NEW YORK - The city's largest transport workers union and the Fulton Tenants Association held a joint news conference in the West 4th St. subway station on Thursday to announce they'd sued the MTA to force the agency to restore full service to the F and C lines.
"As a union," TWU Local 100 Vice President of Rapid Transit Operations Eric Loegel said, "we've been waging this fight for ourselves as well as the riders."
At Wednesday's MTA board meeting, Interim NYC Transit President Sarah Feinberg explained the agency decided not to fully restore the F and C when it returned the rest of the system to full service because ridership remained so low, but images from Thursday morning's commute showed enough riders crowding platforms and F trains to, if not necessitate additional trains, then at least make it impossible to social distance during this very much still ongoing global pandemic.
In its suit, the union argues this violates the MTA's legal duty to the safety and convenience of the public and to alert the mayor and city council a month before any non-emergency service cuts.
"Nothing has changed for customers on the C and F lines since nearly a year ago," MTA Chief Communications Officer Abbey Collins wrote in a statement to FOX 5 NY, "and we continue to run 80 percent of service for approximately 30 percent of pre-pandemic ridership. Beyond that, we will vigorously defend against these claims in court."

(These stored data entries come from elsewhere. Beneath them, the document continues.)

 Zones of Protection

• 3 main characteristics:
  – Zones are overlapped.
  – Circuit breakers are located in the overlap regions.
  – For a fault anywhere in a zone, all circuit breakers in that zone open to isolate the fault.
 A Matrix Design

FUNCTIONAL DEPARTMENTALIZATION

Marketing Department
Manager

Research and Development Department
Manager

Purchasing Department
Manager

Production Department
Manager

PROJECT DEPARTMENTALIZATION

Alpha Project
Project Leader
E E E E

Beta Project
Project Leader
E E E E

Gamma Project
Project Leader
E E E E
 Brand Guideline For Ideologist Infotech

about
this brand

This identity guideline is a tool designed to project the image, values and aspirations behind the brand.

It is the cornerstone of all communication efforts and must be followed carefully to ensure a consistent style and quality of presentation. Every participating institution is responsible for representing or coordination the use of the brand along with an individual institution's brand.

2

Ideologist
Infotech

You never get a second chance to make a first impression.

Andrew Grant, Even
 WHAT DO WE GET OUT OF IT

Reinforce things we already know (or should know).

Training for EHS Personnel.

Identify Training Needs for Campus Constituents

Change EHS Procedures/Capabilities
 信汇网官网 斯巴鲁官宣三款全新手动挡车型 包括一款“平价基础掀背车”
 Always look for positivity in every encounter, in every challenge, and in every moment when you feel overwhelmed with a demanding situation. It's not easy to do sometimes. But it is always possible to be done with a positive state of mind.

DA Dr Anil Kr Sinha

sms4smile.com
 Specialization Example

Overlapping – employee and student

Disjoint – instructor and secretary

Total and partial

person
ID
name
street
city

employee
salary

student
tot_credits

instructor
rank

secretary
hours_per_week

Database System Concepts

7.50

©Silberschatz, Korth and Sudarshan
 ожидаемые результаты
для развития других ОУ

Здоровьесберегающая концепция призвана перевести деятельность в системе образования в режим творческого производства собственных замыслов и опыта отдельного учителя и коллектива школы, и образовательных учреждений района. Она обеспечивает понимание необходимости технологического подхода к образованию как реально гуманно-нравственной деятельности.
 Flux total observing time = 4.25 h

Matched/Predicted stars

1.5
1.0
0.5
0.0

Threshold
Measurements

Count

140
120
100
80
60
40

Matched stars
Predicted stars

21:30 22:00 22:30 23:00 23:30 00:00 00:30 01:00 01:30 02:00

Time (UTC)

Get breaking news alerts in the FOX5NY News app. Download for FREE!
The most recent federal stimulus package sends $6.5 billion to the MTA---$1.5 billion less than the agency asked for to balance its budgets through the next four years but enough, said Chairman Pat Foye, to avoid layoffs, furloughs and what he called 'drastic cuts.'
"They're making temporary cuts into permanent cuts at the same time subway ridership is increasing," attorney representing TWU 100 Arthur Schwartz said.
This week, the MTA reported multiple post-pandemic highs in subway ridership. The reduced service cuts the frequency of peak-hour F trains in half and moves peak-hour C trains from arriving every 8.5 minutes to every 12 minutes.
"Certainly understand our colleagues' frustration," Feinberg said. "The reality is, I think, ultimately we need to see where service is going to land over the next several months."